HES 262 – Statistics in the Health Sciences
HES 350 – Human Physiology
HES 675 - Advanced Physiology of Exercise
HES 721 – Data Analysis and Interpretation
A list of publications can be seen at: Michael Berry, PhD Publications
The Nutrition and EXercise Interventional Study in critically ill patients (NEXIS) is a randomized clinical trial of combined cycle ergometry exercise and amino acid infusion in intensive care unit (ICU) patients. More than 750,000 Americans require mechanical ventilation annually, and the mortality and morbidity rate has traditionally been high. With recent improvements in ICU care, mortality rates are decreasing. However, survivors experience substantial long-term morbidity, including muscle weakness and persistent impairments in physical functioning, which are associated with prolonged ventilation and hospital length of stay, decreased quality of life, increased costs, and decreased long-term survival. Because of our aging population, the incidence of critical illness is projected grow with an 80% increase by 2026. Thus, new strategies to improve physical outcomes of ICU survivors are needed. Evidence suggest that both exercise and protein intake are beneficial to survivors of an ICU stay. Despite this existing evidence, rigorous, multi-site randomized trials proving the benefit of increased protein intake combined with exercise are needed. The NEXIS trial is one such study that will test whether the combined intervention will: (1) improve physical functioning at hospital discharge; (2) reduce muscle wasting with improved amino acid metabolism and protein synthesis in-hospital; and (3) improve health-related quality of life, physical functioning, and healthcare resource utilization at 6 months after enrollment.

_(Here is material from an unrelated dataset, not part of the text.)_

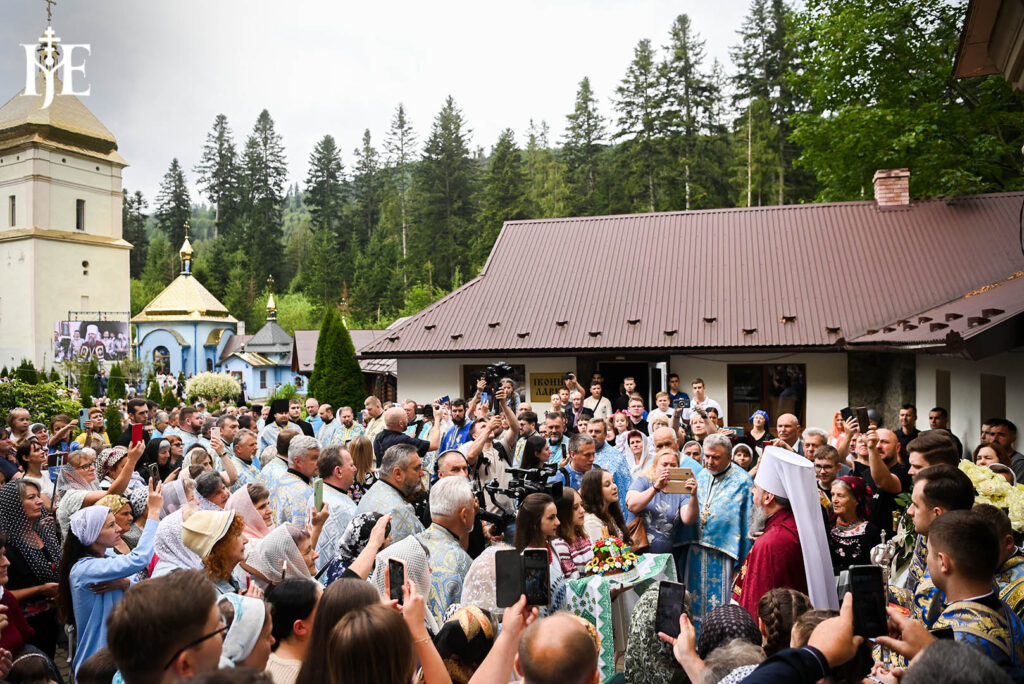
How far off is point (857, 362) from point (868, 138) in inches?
337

A Study Promoting Critical Illness Recovery in the Elderly (ASPIRE) is testing the hypothesis that the early application of a novel rehabilitation therapy in older critically ill patients will improve functional outcomes and change the functional trajectory of these patients. Previous research has shown that early physical therapy may benefit these patients. This study will examine the effect of early physical therapy including the use of an in-bed cycle ergometer that will allow physical therapy to be applied earlier than previously done. Outcomes include the Short Physical Performance Battery (SPPB), handgrip strength, ICU and hospital length of stay and healthcare utilization.
Reconditioning Exercise for COVID-19 patients Experiencing Residual sYmptoms (RECOVERY) is a pilot study examining the effects of a three-month aerobic and strength training exercise intervention on physical function in individuals who had COVID-19 and have cleared the virus, but who are still experiencing symptoms such as dyspnea (i.e. shortness of breath), musculoskeletal aches and pains, fatigue and/or mental confusion. Up to two thirds of patients with milder forms of COVID-19 report symptoms up to two months after the onset of the disease. This condition is now referred to as Post-Acute Sequelae of SARS-CoV-2 Infection (PASC) or Long COVID. Outcome measures include exercise capacity, physical function, health related quality of life and fatigue levels.